Sunday, February 18th
6:50 – 9:00pm
CARNEGIE INSTITUTION for SCIENCE
$11 IN ADVANCE HERE OR AT THE DOOR
Screens as part of Things Run Deep: Dramatic Shorts.
Counterfeit Kunkoo
Directed by Reema Sengupta
Lead Cast: Kani Kusruti, Vijay Varma
India / 2018 / 15mins / East Coast Premiere
In a city overflowing with buildings and slums, Smita must find herself a house to rent. She is hard-working, honest and respectful – the ideal tenant – except for one glaring flaw. She is a middle-class Indian woman without a husband. An intimate perspective on the identity of the ‘Ideal Indian Female’ in urban India of today.
Director’s Note:
Counterfeit Kunkoo is a narrative drama set in Mumbai that speaks about housing discrimination, marital rape and reclaiming one’s sexuality.
In a country where marital rape is not a legal crime, where a woman’s very name is defined by her husband’s name, the fight to live a dignified existence begins at the struggle for separation but is far from over at the separation itself.

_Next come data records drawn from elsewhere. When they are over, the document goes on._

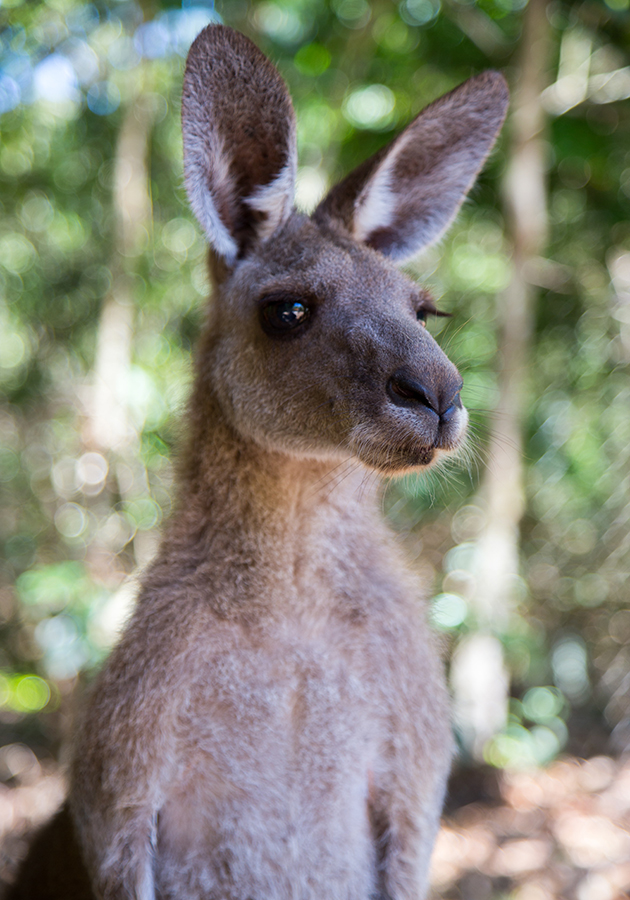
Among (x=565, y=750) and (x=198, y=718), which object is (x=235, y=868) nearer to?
(x=198, y=718)

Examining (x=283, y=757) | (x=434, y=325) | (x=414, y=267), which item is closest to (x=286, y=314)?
(x=434, y=325)

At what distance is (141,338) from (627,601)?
459 centimetres

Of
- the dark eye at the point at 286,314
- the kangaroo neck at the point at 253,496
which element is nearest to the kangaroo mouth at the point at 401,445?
the kangaroo neck at the point at 253,496

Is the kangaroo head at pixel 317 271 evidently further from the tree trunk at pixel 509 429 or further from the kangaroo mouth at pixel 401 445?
the tree trunk at pixel 509 429

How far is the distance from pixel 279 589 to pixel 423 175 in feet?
5.02

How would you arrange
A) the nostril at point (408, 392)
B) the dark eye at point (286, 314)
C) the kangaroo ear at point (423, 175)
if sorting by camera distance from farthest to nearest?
the kangaroo ear at point (423, 175) < the dark eye at point (286, 314) < the nostril at point (408, 392)

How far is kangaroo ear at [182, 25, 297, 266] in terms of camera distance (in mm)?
2014

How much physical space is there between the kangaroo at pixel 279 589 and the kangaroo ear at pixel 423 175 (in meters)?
0.01

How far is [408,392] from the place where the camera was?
72.5 inches

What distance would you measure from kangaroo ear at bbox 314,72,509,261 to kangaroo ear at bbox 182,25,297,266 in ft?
0.77

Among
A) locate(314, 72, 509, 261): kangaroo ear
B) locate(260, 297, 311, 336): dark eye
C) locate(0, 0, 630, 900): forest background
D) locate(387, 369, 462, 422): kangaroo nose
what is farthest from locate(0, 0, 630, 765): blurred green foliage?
locate(387, 369, 462, 422): kangaroo nose

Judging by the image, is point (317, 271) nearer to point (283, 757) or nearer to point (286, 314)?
point (286, 314)

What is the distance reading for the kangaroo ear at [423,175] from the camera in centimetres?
233

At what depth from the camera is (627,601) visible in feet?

Counterfeit Kunkoo has been a very personal journey for me. When my mother, an educated, financially-independent, 45-year-old woman was told to find herself another house to live in by her husband, hurt but still unfazed, she started house-hunting. Nothing could’ve prepared her for the ordeal that awaited her. She was rejected as a tenant from so many building societies because she wasn’t going to be living with her husband; a husband who had psychologically and physically tortured her for 25 years and then thrown her out on the streets. Women even in one of the most progressive cities in India, seem to need a husband, no matter how abusive he is, for society to believe they are ‘respectable’. This is only one manifestation of how much of a woman’s identity is judged by her marital status. An entire person reduced to the vermillion (kunkoo) on her forehead and the string of black and gold beads (mangalsutra) around her neck; signs of marriage worn only by the woman, not the man.
Counterfeit Kunkoo is an exploration of the idiosyncrasies that come with the deep-seated misogyny that finds its way into everyday life in India, the battles one must fight, and whether winning or losing those battles matters at all in the first place.